Before there were Versa-Tops there were sliding glass tops. The advantage was no center hinge so no light blockage. This DIY YouTube video is very similar to what we used in the '60's and 70's.

*



*


----------



## Immortal1 (Feb 18, 2015)

Blackheart said:


> I recently purchased the Finnex 24/7 for my 55 and I am having the same issues from my glass canopy lids that I had with my old led as well and the lids. The middle portion's black trim where the lids hinge open block out a good portion of the light and makes the tank look darker. I hate it. I have to move the light to the back of the tank or go lidless.
> 
> Any ideas on what I should or could do? I really don't mind not using the lids... my only huge issue with that is the fact after about 3 days, I have to constantly listen to the splashing of water from my filter due to the water evaporating.

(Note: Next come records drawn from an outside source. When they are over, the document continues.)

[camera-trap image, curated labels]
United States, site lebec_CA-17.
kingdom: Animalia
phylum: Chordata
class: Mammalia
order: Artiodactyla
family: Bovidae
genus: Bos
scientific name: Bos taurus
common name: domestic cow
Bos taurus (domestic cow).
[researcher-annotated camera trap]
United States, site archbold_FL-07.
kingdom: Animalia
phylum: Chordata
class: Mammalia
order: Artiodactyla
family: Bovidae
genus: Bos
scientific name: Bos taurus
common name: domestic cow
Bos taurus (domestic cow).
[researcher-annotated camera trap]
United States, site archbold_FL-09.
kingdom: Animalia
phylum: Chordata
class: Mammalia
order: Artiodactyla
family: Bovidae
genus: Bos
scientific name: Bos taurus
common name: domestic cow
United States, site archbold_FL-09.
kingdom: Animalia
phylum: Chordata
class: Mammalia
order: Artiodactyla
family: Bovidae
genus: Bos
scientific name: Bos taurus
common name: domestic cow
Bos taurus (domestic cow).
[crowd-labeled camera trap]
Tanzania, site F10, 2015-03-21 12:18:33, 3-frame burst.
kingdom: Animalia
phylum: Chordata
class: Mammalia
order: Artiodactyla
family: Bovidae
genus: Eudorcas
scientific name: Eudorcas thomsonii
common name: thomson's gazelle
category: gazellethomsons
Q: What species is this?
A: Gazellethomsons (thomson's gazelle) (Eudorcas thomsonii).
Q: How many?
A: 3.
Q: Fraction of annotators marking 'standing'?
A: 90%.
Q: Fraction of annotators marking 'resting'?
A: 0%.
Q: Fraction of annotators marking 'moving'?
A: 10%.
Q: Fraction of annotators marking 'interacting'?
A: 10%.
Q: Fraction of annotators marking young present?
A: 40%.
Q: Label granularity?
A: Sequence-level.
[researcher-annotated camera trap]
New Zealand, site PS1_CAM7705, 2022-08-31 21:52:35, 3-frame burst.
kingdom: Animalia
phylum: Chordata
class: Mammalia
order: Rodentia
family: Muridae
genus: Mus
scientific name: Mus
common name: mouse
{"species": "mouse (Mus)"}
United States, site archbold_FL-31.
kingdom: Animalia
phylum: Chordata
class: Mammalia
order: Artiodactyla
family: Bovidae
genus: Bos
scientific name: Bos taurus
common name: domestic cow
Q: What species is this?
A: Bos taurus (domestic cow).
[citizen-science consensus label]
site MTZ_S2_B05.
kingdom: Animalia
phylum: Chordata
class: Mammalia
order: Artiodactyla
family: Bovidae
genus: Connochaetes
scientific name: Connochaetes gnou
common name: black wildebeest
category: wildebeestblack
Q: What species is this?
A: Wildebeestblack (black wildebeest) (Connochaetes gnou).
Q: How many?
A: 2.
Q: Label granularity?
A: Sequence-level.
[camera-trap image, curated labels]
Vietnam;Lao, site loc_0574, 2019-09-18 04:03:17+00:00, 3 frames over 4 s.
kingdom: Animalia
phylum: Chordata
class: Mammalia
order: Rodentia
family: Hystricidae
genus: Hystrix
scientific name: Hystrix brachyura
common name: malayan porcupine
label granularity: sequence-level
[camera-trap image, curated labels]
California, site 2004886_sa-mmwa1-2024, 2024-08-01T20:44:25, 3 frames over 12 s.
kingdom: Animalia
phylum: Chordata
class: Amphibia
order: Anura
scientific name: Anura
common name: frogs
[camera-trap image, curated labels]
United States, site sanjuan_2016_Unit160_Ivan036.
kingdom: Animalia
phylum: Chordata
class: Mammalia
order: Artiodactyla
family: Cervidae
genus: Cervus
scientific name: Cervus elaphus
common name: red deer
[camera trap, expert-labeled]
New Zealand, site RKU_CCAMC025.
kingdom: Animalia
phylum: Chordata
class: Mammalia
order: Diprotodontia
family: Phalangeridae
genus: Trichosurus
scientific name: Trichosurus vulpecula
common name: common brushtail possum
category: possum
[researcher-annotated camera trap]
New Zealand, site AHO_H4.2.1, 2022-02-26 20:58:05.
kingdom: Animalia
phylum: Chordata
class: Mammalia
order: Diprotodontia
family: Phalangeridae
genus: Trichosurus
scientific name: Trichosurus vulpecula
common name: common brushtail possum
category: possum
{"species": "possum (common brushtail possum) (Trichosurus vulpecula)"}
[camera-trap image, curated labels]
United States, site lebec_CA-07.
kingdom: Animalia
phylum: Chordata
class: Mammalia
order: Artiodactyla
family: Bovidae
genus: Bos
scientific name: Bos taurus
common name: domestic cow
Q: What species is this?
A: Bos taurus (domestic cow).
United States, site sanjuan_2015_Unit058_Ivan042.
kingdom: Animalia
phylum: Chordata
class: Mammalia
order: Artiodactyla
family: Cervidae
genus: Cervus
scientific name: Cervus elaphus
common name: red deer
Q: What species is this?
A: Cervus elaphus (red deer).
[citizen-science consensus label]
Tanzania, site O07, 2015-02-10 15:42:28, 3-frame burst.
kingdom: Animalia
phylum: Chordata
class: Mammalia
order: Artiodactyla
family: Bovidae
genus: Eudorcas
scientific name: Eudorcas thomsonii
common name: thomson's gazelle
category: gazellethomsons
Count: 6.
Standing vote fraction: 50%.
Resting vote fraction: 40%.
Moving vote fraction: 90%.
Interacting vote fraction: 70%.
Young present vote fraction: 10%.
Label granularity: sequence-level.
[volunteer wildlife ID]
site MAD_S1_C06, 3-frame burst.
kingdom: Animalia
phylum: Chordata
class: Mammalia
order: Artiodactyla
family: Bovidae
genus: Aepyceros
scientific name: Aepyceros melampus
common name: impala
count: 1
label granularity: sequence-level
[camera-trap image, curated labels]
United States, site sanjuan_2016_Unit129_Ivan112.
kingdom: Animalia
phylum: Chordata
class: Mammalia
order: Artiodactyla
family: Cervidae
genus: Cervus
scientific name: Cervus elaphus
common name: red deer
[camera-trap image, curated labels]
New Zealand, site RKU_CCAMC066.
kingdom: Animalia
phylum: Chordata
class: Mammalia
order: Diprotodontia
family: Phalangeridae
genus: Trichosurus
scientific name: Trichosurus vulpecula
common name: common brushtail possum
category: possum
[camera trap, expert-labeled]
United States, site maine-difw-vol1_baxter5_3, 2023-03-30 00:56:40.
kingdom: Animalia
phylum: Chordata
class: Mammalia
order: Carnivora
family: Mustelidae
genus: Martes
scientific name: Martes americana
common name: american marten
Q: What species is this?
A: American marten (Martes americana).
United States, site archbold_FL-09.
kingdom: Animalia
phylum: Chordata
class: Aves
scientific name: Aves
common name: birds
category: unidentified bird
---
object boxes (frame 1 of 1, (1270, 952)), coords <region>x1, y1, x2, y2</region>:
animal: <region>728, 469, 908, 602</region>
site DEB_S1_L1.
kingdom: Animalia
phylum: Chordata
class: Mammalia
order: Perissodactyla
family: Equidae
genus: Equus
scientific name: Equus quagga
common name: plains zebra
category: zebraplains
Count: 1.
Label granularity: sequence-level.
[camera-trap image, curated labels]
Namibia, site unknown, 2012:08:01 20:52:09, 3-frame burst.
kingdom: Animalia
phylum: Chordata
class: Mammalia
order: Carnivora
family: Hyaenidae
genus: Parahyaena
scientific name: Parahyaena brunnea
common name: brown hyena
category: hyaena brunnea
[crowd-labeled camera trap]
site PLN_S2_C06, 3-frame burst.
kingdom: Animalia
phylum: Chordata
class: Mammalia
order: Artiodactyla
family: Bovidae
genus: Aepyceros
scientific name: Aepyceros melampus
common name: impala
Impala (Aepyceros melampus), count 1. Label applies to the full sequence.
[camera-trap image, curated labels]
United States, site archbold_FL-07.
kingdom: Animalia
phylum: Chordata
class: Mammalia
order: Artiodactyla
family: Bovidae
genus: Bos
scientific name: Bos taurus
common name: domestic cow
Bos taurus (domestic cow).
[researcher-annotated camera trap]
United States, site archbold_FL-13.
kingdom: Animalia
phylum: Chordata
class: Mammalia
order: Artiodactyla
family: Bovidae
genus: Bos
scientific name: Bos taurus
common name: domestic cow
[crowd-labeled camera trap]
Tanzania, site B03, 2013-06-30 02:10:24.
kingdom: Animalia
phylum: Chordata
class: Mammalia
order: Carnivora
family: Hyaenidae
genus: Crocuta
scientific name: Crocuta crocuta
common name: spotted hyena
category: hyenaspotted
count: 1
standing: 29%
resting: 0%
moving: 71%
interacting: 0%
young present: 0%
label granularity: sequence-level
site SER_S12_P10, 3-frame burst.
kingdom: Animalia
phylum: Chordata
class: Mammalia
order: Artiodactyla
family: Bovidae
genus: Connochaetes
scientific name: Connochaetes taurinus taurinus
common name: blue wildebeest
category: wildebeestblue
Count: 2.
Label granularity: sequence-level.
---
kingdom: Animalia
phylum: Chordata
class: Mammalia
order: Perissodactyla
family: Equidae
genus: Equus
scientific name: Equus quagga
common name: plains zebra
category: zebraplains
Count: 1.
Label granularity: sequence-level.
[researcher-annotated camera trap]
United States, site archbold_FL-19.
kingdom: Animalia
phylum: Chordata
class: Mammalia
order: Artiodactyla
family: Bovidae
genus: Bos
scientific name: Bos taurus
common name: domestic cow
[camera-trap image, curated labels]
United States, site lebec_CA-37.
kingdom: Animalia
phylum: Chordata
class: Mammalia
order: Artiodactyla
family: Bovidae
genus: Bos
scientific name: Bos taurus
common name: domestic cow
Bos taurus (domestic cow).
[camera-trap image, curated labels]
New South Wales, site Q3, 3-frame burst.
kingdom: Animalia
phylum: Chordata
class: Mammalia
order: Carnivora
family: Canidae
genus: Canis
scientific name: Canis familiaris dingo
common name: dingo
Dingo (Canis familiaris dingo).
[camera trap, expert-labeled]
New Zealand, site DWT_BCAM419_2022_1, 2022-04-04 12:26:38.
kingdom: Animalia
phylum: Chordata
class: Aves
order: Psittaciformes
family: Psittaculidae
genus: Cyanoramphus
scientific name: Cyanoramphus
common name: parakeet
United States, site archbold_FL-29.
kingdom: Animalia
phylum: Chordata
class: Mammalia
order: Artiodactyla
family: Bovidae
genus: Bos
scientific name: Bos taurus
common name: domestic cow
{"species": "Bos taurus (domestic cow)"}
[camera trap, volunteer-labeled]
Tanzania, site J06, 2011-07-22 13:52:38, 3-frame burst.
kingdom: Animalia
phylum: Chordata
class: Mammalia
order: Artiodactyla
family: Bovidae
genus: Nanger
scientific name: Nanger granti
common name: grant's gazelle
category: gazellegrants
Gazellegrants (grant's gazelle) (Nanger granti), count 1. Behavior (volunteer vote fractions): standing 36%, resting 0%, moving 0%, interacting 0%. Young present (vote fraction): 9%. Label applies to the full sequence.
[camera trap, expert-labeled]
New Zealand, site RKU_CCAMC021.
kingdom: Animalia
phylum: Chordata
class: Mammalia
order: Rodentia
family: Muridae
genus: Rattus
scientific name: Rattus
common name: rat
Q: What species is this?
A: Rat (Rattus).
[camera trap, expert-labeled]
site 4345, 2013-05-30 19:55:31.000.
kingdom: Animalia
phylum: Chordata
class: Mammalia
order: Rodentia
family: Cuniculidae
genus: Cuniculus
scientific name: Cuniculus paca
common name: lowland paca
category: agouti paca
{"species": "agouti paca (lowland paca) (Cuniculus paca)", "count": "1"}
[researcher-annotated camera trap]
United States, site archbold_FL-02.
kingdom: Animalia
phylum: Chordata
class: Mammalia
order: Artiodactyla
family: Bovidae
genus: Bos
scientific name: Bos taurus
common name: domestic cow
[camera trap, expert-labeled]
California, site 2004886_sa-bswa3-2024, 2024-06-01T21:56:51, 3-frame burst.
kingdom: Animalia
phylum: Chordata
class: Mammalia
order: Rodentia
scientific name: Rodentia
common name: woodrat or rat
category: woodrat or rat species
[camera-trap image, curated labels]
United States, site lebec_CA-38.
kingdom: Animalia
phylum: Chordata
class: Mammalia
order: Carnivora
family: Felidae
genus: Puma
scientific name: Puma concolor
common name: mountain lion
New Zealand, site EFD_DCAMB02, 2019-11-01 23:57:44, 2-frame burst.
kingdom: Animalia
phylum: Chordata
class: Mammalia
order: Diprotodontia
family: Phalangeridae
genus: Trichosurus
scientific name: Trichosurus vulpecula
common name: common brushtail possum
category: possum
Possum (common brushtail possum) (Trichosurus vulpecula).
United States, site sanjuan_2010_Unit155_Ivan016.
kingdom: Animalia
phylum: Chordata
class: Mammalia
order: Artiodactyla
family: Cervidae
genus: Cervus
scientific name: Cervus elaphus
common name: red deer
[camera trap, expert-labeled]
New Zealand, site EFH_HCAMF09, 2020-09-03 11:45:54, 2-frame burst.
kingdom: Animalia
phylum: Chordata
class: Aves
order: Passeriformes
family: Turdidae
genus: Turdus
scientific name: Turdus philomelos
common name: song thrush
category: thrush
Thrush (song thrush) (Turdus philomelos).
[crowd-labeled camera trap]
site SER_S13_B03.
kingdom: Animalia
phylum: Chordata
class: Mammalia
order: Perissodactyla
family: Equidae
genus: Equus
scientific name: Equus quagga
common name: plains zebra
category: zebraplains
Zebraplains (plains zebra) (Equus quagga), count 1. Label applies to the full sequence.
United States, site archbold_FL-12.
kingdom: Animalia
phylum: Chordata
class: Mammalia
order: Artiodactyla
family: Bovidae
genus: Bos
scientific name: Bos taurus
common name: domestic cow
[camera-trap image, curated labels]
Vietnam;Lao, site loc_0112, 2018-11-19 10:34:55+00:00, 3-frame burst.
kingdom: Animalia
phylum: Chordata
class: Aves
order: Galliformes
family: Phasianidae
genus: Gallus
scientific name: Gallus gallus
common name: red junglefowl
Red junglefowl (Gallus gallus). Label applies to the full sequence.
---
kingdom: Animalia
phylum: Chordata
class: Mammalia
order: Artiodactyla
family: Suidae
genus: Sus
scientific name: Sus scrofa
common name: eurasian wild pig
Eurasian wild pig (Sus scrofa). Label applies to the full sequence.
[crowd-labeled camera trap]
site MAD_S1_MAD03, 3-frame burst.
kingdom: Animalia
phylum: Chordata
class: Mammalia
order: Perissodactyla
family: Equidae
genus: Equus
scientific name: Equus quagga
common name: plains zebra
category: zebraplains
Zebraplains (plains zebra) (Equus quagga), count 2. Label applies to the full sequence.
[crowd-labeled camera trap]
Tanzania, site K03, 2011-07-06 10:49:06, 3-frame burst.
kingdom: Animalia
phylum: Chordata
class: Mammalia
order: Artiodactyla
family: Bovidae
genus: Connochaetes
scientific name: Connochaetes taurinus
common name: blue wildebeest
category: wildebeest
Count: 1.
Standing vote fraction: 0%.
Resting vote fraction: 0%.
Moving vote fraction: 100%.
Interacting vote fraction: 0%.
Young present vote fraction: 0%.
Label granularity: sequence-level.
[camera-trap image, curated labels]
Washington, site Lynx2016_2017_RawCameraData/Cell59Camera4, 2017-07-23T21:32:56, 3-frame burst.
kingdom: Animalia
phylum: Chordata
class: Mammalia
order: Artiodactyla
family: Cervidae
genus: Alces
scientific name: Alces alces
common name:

What many of us around here have done was to go to Menards (Home Depot, Lowes) and go to the wall paneling section. Look for a specific type of wall paneling plastic molding and create slides for your glass panels. This allows you to get rid of the black plastic hinge. Moulding looks kinda like this...
|
|----
|____

edit, above video does a much better job of showing what needs to be done!!!


----------



## York1 (Dec 18, 2014)

I just remove the hinges.


----------



## second (Jan 31, 2005)

I took the black plastic hinge off, cut out the middle with tin snips( thats some tough plastic) and then put the end pieces back on. Basically I have a 2" section of hinge at each end. Problem solved


----------



## Geoff-PA (Jun 5, 2016)

second said:


> I took the black plastic hinge off, cut out the middle with tin snips( thats some tough plastic) and then put the end pieces back on. Basically I have a 2" section of hinge at each end. Problem solved




Genius!


----------



## jeffkrol (Jun 5, 2013)

second said:


> I took the black plastic hinge off, cut out the middle with tin snips( thats some tough plastic) and then put the end pieces back on. Basically I have a 2" section of hinge at each end. Problem solved


Hey I like that idea..
But to join in a bit, there were things I "thought" of.. having 3 of the offending tops. 
1)Find the clear ones.. yes they do make these hinges in other than black. Even wrote to the company asking "WTF" why black?
Never got an answer.








https://www.jifram.com/living-hinge.php
2)Was going to make one out of silicone caulk (thought it was possible.
3)use silicone and flex. plastic and make hinges


----------



## Seattle_Aquarist (Jun 15, 2008)

Hi jeffkrol,

With the black ones we can't see the algae that builds up in there - lol


----------